>>>

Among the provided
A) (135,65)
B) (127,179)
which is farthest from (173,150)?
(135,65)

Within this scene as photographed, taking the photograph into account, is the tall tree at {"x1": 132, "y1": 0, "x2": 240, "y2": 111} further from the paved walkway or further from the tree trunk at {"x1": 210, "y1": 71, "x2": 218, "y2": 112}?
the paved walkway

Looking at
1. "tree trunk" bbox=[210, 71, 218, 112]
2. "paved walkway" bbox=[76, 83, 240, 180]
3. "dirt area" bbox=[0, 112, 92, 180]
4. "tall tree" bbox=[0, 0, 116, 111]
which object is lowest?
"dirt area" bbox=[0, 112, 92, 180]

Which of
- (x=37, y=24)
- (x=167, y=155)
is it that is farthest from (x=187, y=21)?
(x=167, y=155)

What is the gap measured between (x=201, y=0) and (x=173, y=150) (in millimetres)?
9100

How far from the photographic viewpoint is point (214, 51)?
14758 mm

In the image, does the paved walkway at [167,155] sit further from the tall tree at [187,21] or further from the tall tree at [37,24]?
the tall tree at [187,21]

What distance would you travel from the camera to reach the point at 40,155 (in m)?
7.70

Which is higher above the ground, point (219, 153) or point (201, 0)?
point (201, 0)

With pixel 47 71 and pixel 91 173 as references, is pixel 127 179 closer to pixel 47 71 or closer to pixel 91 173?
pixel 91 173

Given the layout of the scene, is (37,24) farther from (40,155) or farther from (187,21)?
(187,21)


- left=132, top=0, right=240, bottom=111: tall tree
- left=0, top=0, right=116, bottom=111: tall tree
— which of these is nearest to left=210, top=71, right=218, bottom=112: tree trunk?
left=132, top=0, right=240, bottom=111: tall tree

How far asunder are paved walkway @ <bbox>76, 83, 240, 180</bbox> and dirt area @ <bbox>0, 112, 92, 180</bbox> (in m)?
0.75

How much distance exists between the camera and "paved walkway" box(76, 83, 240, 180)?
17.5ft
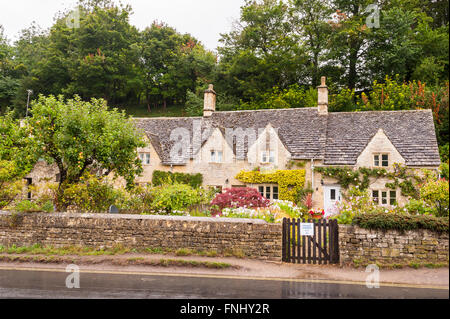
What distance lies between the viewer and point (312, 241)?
37.0 feet

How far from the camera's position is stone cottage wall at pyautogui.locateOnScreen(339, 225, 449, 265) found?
1023 cm

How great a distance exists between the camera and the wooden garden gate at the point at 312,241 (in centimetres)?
1102

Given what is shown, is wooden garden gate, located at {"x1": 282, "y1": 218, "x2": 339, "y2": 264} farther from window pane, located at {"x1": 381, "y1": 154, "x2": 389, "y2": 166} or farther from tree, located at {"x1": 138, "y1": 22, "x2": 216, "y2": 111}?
tree, located at {"x1": 138, "y1": 22, "x2": 216, "y2": 111}

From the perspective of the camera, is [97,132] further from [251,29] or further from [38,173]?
[251,29]

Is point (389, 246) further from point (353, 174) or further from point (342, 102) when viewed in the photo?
point (342, 102)

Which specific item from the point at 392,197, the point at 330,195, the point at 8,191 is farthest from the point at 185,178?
the point at 392,197

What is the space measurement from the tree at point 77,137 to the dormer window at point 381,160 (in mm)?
17089

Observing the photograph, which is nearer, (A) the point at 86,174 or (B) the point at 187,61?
(A) the point at 86,174

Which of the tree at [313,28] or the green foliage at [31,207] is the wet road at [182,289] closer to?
the green foliage at [31,207]

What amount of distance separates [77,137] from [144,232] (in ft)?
18.3

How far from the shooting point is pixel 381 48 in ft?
130

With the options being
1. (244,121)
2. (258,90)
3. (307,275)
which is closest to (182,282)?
(307,275)

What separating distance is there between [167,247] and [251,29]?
37.0 metres

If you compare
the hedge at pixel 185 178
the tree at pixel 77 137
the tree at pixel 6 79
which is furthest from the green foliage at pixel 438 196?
the tree at pixel 6 79
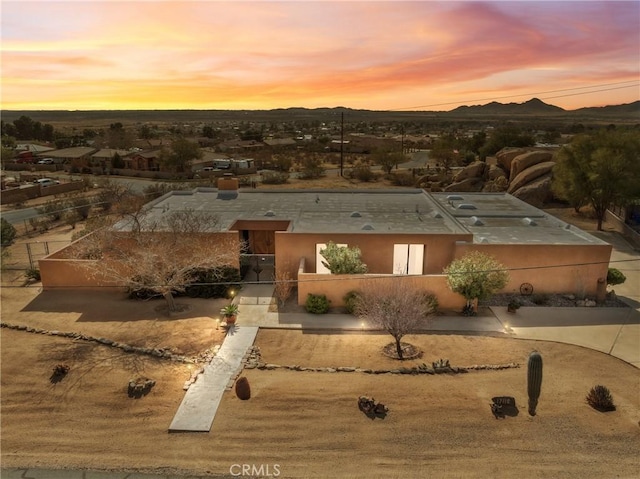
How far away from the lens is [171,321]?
752 inches

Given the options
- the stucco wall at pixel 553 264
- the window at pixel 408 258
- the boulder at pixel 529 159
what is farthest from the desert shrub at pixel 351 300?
the boulder at pixel 529 159

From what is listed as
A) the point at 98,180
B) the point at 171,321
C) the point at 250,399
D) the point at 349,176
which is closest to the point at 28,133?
the point at 98,180

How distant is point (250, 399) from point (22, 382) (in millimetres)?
7279

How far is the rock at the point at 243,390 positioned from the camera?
Answer: 13.5 metres

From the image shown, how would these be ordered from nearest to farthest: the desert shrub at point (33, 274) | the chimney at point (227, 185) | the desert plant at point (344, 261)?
the desert plant at point (344, 261), the desert shrub at point (33, 274), the chimney at point (227, 185)

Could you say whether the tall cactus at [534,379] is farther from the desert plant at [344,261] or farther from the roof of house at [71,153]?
the roof of house at [71,153]

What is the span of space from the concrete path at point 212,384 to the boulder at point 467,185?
116 ft

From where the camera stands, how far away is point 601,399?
Answer: 13148 millimetres

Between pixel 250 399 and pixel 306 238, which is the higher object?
pixel 306 238

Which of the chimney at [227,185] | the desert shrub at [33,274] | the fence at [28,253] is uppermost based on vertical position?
the chimney at [227,185]

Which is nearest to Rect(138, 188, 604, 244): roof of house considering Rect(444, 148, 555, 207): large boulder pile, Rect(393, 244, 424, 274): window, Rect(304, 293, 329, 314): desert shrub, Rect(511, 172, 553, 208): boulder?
Rect(393, 244, 424, 274): window

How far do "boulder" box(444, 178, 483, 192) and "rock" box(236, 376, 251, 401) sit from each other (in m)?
39.2

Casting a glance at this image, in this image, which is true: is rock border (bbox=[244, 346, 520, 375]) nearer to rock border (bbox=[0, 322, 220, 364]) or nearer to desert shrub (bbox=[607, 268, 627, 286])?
rock border (bbox=[0, 322, 220, 364])

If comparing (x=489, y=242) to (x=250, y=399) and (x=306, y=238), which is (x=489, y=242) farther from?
(x=250, y=399)
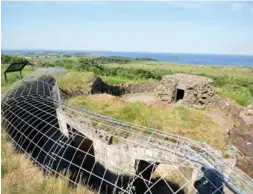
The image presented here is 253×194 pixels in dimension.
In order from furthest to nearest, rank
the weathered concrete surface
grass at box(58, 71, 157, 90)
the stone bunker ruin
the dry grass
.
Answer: grass at box(58, 71, 157, 90)
the stone bunker ruin
the weathered concrete surface
the dry grass

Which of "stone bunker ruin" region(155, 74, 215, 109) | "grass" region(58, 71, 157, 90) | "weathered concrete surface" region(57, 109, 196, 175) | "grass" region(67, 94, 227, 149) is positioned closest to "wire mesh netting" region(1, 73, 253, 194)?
"weathered concrete surface" region(57, 109, 196, 175)

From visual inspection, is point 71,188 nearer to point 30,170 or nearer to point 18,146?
point 30,170

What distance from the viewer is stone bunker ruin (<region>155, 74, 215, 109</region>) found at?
72.5ft

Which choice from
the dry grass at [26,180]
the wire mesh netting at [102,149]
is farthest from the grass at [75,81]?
the dry grass at [26,180]

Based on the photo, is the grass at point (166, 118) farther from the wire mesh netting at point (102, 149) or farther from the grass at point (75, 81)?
the wire mesh netting at point (102, 149)

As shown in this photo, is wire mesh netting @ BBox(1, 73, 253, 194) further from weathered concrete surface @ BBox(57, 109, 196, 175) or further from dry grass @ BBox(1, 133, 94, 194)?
dry grass @ BBox(1, 133, 94, 194)

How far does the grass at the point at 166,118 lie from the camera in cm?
1496

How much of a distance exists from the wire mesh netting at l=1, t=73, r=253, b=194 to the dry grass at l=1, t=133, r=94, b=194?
1.26 feet

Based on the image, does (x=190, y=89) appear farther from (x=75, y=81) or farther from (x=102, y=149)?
(x=102, y=149)

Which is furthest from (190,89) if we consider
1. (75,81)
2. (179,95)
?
(75,81)

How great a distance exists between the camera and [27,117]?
10.9m

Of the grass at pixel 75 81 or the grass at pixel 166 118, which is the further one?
the grass at pixel 75 81

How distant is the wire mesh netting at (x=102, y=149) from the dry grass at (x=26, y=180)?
15.2 inches

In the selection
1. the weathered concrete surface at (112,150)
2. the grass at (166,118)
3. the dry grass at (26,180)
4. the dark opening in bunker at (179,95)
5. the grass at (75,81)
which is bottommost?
the dark opening in bunker at (179,95)
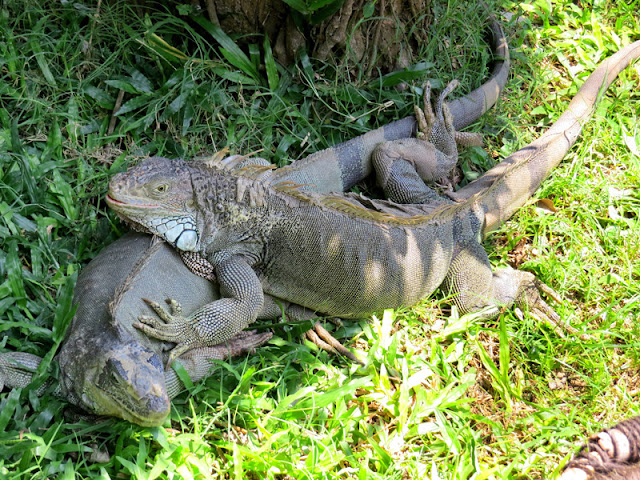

<<<

- SET EXERCISE: Find each line in the records that contains the string "mesh" and copy those lines.

- COMPLETE OUTPUT:
Which of "stone bunker ruin" region(155, 74, 215, 109) | "grass" region(58, 71, 157, 90) | "weathered concrete surface" region(57, 109, 196, 175) | "grass" region(67, 94, 227, 149) is positioned closest to "wire mesh netting" region(1, 73, 253, 194)?
the wire mesh netting at [102,149]
Based on the photo, is the grass at point (166, 118) farther from the wire mesh netting at point (102, 149) or farther from the grass at point (75, 81)?
the wire mesh netting at point (102, 149)
As shown in this photo, is wire mesh netting @ BBox(1, 73, 253, 194) further from weathered concrete surface @ BBox(57, 109, 196, 175) or further from dry grass @ BBox(1, 133, 94, 194)?
How much of a distance exists from the wire mesh netting at l=1, t=73, r=253, b=194 to the dry grass at l=1, t=133, r=94, b=194?
How distant is the wire mesh netting at (x=102, y=149) from the dry grass at (x=26, y=180)?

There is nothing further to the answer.